READING PASSAGE:
Welcome to the Life Unlimited Podcast with Larry Heller. You deserve complete financial advice so you can confidently live your life your way for life. Now, let’s get into this week’s podcast episode.
Aric: Hello and welcome to Life Unlimited with Larry Heller from Heller Wealth Management. I’m Larry’s producer Aric, and I’m here to learn along with you, the audience. Larry, how are you?
Larry: I’m doing terrific today, Aric, how are you?
Aric: Oh, fantastic. I know that you’ve got a great guest on the show and you’ve given me the honor again of introducing him. Can I do that? Absolutely. Go ahead. All right, here we go. So, Karl H Janhsen is an experienced CPA, ABV with a career spanning over 30 years in public accounting.
He worked at Deloitte and Touche, LLP and several accounting firms as a partner where he oversaw audits and challenging clients and was involved in business valuation engagements in 1998. He [00:01:00] co-founded Covati & Janhsen CPAs, PC and Premier Business Appraisals Incorporated. Providing financial and tax advice to a diverse clientele with over 100 hours of training and business valuation techniques and theory.

DATA EXTRACT:
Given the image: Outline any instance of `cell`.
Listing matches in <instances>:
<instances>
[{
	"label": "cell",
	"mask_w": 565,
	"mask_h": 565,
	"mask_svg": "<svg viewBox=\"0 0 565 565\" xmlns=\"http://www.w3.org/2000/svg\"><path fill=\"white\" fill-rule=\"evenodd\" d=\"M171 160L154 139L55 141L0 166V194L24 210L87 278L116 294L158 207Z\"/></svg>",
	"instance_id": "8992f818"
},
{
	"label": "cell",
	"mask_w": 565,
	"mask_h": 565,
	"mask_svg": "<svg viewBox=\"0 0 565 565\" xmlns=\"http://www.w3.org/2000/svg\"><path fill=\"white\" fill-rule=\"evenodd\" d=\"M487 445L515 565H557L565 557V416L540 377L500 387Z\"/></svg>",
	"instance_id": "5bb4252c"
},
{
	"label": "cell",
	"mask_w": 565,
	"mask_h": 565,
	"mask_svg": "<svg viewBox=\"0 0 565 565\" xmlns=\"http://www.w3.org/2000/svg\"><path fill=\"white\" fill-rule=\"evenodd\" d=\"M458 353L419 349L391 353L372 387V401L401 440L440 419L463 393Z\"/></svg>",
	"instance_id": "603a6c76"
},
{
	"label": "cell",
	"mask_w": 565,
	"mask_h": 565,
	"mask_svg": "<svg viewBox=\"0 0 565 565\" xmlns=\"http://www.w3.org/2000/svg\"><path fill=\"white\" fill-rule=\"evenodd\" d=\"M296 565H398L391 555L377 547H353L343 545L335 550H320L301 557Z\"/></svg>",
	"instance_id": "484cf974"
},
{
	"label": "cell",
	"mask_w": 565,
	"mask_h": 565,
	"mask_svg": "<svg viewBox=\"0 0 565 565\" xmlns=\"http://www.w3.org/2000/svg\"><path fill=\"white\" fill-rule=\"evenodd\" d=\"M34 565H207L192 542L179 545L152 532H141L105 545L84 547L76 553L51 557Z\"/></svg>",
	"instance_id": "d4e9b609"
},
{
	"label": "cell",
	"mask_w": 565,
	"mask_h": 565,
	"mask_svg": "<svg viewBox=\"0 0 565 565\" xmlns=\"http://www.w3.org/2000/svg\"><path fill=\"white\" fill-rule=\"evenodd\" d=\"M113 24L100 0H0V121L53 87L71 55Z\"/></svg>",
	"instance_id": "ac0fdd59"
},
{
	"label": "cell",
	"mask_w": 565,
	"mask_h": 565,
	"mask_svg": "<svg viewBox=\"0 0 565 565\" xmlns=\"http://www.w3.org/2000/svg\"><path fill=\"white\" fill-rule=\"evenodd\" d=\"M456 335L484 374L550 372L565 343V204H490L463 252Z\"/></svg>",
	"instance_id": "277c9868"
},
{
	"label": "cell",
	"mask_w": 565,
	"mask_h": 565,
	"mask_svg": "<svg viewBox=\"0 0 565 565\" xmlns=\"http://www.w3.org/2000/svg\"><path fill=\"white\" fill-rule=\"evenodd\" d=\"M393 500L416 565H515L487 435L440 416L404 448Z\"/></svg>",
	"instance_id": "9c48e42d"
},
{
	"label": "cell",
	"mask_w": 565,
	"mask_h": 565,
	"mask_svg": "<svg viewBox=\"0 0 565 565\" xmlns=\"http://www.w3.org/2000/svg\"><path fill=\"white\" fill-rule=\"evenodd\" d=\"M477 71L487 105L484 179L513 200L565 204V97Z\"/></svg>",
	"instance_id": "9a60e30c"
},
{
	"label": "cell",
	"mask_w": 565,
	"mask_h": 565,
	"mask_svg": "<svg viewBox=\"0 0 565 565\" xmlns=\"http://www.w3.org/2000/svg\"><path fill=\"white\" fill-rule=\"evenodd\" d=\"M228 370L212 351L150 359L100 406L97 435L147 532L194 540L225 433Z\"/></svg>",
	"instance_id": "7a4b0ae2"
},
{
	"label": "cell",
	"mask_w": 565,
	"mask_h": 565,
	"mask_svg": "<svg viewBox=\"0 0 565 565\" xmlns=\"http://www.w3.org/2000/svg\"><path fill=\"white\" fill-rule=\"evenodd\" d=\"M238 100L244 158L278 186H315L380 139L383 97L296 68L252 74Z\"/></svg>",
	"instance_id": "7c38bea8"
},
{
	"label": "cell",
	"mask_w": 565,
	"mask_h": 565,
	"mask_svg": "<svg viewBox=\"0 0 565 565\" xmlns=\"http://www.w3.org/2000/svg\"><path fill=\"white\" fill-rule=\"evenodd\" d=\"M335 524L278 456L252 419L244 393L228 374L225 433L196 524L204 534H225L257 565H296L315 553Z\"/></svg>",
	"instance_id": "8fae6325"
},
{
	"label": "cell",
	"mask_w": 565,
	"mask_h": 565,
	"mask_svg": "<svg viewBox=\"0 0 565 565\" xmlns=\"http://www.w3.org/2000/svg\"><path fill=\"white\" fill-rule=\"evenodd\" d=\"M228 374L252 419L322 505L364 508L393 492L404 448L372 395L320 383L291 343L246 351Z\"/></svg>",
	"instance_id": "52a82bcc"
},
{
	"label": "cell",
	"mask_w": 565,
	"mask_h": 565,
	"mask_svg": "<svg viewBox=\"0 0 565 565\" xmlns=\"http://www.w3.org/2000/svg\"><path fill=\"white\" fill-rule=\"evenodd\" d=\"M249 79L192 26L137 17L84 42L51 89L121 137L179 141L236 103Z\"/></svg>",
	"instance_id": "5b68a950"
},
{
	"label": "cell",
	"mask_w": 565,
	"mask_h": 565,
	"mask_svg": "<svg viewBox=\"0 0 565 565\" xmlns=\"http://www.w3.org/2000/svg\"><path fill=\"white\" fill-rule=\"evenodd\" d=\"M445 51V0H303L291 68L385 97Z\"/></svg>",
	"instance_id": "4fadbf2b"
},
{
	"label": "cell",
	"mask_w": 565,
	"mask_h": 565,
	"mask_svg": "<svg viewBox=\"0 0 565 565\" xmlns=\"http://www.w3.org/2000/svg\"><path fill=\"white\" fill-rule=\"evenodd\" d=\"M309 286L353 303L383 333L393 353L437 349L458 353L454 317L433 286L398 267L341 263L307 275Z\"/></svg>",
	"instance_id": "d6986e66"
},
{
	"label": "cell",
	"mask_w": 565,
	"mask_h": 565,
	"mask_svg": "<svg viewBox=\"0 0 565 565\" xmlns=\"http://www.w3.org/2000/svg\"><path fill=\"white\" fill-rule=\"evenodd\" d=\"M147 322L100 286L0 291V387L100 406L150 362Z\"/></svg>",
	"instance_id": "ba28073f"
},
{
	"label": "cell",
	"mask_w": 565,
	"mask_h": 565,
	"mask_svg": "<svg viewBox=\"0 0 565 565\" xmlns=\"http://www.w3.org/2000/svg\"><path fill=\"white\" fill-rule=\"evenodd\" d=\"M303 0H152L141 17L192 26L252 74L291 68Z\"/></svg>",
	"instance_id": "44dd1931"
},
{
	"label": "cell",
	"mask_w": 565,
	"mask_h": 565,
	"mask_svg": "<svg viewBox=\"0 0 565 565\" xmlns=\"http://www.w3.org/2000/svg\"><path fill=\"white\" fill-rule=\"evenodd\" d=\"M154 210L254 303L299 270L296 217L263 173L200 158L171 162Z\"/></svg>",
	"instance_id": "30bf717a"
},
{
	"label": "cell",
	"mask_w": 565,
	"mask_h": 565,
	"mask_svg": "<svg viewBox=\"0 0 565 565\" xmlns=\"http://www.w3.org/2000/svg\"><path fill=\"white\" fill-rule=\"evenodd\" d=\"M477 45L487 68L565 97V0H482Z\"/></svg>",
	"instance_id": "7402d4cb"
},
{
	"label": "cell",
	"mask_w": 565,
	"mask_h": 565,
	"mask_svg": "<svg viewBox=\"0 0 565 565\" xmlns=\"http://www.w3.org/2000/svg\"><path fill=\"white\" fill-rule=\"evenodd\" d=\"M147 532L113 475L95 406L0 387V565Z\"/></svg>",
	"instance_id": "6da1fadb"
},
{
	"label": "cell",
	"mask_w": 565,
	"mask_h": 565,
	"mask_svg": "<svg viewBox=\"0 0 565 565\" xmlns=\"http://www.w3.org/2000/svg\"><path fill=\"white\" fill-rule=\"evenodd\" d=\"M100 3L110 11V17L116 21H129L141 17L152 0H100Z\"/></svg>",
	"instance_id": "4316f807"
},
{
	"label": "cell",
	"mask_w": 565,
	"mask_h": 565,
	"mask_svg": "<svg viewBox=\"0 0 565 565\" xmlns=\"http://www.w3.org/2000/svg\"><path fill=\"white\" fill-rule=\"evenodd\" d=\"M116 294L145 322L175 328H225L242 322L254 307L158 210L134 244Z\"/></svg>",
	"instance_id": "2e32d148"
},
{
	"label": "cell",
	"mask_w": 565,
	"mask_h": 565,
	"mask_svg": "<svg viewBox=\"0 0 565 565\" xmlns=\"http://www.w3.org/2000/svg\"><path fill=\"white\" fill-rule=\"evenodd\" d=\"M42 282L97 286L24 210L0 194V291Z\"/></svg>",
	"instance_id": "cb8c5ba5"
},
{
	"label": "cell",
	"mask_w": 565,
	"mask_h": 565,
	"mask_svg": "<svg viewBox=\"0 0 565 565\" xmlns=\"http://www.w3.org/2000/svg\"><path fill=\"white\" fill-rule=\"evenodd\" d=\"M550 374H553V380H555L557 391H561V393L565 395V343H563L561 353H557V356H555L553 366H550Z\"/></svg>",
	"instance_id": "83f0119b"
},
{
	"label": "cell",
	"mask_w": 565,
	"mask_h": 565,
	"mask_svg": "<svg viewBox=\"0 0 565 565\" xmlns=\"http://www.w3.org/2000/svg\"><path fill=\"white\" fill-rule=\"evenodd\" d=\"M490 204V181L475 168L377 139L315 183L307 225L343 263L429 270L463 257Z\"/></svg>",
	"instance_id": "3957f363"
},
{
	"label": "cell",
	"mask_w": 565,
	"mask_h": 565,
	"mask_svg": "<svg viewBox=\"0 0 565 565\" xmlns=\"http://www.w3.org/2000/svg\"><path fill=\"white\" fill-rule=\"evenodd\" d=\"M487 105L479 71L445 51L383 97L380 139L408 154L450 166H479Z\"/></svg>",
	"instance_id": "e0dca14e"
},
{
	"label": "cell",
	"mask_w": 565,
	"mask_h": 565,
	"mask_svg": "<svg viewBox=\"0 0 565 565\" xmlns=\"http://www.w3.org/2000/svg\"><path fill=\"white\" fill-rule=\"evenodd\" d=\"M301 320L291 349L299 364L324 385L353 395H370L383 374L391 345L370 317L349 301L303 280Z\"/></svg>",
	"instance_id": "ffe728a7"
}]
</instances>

TASK: Reproduce the podcast transcript above word for word, starting with "Aric: Hello and" and going on through "in public accounting.".

RESULT FOR THIS TASK:
Aric: Hello and welcome to Life Unlimited with Larry Heller from Heller Wealth Management. I’m Larry’s producer Aric, and I’m here to learn along with you, the audience. Larry, how are you?
Larry: I’m doing terrific today, Aric, how are you?
Aric: Oh, fantastic. I know that you’ve got a great guest on the show and you’ve given me the honor again of introducing him. Can I do that? Absolutely. Go ahead. All right, here we go. So, Karl H Janhsen is an experienced CPA, ABV with a career spanning over 30 years in public accounting.